*Aim*:
Quote the items exactly, beginning with the line containing "Is the point at 164,43" and continuing down to the end of the items.

*Recorded information*:
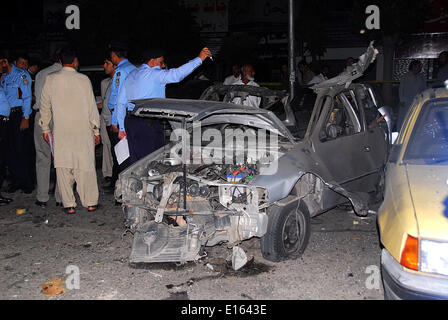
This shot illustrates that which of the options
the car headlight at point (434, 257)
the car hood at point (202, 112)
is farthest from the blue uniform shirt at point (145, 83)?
the car headlight at point (434, 257)

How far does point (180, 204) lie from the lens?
4.94 metres

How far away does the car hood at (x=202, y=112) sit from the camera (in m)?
4.70

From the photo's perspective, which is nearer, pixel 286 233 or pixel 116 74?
pixel 286 233

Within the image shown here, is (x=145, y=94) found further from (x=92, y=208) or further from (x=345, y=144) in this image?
(x=345, y=144)

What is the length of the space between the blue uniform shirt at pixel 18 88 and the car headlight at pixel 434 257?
6.57m

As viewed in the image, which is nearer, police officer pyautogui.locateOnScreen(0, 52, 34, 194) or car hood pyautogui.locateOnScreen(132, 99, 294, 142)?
car hood pyautogui.locateOnScreen(132, 99, 294, 142)

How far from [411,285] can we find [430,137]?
171 cm

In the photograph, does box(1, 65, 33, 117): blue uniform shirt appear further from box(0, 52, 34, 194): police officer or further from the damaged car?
the damaged car

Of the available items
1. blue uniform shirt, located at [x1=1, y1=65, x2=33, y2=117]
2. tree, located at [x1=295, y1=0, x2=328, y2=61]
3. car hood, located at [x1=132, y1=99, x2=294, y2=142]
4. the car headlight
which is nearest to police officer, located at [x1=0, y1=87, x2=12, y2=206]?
blue uniform shirt, located at [x1=1, y1=65, x2=33, y2=117]

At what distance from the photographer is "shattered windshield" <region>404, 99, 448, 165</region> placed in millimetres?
4183

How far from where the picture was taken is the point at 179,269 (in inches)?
191

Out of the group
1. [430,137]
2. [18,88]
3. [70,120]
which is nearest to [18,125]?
[18,88]

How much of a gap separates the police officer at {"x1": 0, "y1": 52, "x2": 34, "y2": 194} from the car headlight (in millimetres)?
6545

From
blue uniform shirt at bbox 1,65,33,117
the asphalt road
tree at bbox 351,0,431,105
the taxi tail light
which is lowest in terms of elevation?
the asphalt road
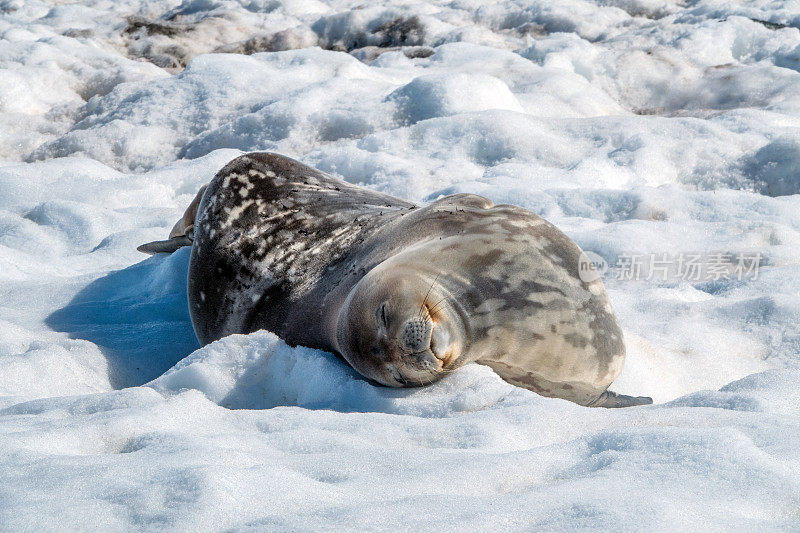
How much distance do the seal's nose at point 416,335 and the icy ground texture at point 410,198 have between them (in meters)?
0.14

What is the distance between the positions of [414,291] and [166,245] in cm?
214

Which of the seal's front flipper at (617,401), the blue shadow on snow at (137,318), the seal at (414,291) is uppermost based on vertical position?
the seal at (414,291)

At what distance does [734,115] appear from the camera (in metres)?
5.58

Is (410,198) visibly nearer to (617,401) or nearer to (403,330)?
(617,401)

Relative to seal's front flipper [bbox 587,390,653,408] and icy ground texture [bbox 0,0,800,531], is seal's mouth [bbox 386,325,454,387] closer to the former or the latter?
icy ground texture [bbox 0,0,800,531]

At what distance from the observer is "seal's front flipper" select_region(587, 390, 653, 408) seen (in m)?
2.51

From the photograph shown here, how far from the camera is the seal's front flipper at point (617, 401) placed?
2.51m

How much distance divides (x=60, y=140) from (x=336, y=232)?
4001mm

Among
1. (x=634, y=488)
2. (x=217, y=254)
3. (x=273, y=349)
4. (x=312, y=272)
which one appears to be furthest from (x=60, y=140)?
(x=634, y=488)

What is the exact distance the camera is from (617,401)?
2.52m

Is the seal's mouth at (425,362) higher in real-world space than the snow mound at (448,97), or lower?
higher

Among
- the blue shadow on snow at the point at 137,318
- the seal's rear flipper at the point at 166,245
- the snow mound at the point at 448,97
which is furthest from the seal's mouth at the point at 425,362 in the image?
the snow mound at the point at 448,97

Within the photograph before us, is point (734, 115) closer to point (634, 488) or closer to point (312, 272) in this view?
point (312, 272)

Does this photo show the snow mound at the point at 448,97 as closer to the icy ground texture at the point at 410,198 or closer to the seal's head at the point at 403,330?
the icy ground texture at the point at 410,198
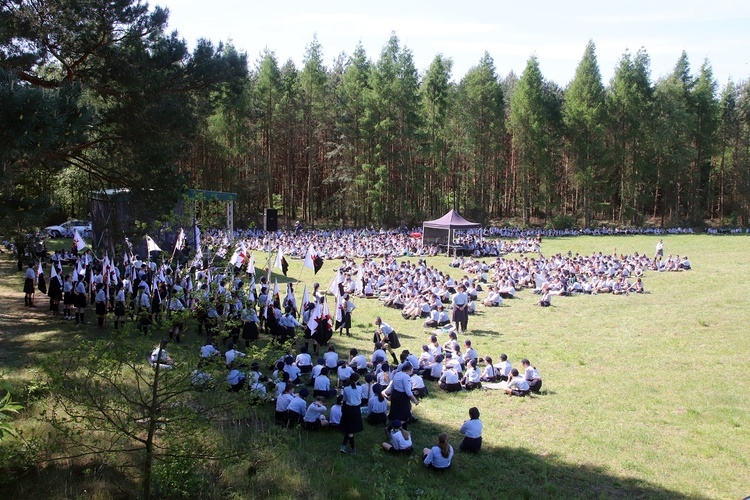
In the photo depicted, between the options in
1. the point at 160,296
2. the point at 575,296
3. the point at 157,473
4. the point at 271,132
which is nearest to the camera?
the point at 157,473

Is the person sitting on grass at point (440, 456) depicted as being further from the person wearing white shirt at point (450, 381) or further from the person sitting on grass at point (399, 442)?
the person wearing white shirt at point (450, 381)

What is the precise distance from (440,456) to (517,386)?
3.54 m

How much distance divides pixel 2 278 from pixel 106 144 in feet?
38.3

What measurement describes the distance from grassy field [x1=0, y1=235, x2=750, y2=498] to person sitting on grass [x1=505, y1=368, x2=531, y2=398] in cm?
23

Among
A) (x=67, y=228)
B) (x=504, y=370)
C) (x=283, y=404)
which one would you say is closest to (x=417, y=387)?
(x=504, y=370)

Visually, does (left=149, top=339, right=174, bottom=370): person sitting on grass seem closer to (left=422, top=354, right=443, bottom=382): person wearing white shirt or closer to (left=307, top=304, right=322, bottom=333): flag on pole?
(left=307, top=304, right=322, bottom=333): flag on pole

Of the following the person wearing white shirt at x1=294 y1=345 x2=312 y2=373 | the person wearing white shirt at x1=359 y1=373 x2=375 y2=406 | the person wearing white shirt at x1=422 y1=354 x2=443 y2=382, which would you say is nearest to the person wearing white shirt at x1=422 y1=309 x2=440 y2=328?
the person wearing white shirt at x1=422 y1=354 x2=443 y2=382

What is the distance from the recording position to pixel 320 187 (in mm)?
49875

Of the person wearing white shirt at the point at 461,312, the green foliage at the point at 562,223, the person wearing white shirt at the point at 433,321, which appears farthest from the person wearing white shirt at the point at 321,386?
the green foliage at the point at 562,223

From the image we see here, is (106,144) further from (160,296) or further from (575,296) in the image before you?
(575,296)

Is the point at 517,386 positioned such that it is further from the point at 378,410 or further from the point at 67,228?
the point at 67,228

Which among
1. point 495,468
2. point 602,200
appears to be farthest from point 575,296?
point 602,200

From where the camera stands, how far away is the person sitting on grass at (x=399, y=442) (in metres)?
7.40

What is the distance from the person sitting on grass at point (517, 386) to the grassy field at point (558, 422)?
23 centimetres
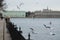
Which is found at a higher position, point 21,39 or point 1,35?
point 1,35

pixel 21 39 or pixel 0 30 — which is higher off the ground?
pixel 0 30

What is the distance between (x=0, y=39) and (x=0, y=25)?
0.20 m

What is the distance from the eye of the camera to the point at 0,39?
2861mm

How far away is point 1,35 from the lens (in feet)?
9.39

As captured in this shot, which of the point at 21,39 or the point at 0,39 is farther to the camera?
the point at 21,39

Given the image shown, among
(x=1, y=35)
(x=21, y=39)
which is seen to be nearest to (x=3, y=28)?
(x=1, y=35)

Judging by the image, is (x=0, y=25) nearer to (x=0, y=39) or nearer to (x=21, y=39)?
(x=0, y=39)

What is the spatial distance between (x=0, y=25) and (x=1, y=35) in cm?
17

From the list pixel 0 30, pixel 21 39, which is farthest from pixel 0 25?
pixel 21 39

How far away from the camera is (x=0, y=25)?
298 cm

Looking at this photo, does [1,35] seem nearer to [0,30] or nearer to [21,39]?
[0,30]

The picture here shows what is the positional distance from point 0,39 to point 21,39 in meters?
2.64

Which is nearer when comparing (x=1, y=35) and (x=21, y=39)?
(x=1, y=35)

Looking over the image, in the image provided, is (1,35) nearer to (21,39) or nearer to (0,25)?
(0,25)
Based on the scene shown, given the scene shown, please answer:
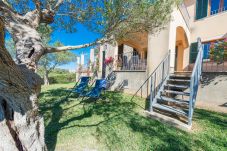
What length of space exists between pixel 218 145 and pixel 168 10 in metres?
3.79

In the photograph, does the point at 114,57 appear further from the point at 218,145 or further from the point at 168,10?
the point at 218,145

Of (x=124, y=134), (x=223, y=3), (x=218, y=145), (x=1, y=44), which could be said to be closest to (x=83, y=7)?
(x=1, y=44)

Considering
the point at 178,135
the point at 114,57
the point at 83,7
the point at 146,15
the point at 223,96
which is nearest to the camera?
the point at 178,135

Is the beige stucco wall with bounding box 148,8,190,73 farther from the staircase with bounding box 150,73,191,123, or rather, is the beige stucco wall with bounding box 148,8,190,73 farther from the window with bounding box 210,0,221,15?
the window with bounding box 210,0,221,15

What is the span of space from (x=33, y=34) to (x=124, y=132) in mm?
3149

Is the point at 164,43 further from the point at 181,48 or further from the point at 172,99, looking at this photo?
the point at 181,48

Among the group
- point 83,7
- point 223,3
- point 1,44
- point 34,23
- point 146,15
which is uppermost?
point 223,3

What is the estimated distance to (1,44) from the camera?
1793 mm

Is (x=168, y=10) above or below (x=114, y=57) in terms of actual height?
above

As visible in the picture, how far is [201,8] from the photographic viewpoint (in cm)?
956

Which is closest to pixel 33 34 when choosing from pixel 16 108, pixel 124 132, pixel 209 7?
pixel 16 108

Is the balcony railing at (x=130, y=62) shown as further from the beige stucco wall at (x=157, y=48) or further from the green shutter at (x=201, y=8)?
the green shutter at (x=201, y=8)

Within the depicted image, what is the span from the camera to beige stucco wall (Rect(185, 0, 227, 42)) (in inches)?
338

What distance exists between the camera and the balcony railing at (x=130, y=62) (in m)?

*Completed exercise*:
Is the point at 164,43 further from the point at 181,48 or further from the point at 172,99, looking at this photo?
the point at 181,48

Among the group
- point 83,7
- point 223,3
- point 1,44
- point 34,23
- point 146,15
which is uppermost?
point 223,3

What is the estimated distance to (1,44) from the camera?
1793 mm

Is (x=168, y=10) above or below (x=114, y=57) in terms of actual height?
above

As visible in the picture, how far is [201,8] from the photographic viewpoint (in cm)?
956

Which is closest to pixel 33 34 when choosing from pixel 16 108, pixel 124 132, pixel 209 7?
pixel 16 108

Is the balcony railing at (x=130, y=62) shown as further from the beige stucco wall at (x=157, y=48) or further from the green shutter at (x=201, y=8)?
the green shutter at (x=201, y=8)

Within the depicted image, what is the span from the camera to beige stucco wall (Rect(185, 0, 227, 42)) (in inches)?
338

What distance exists between the camera and the balcony railing at (x=130, y=62) (in m)?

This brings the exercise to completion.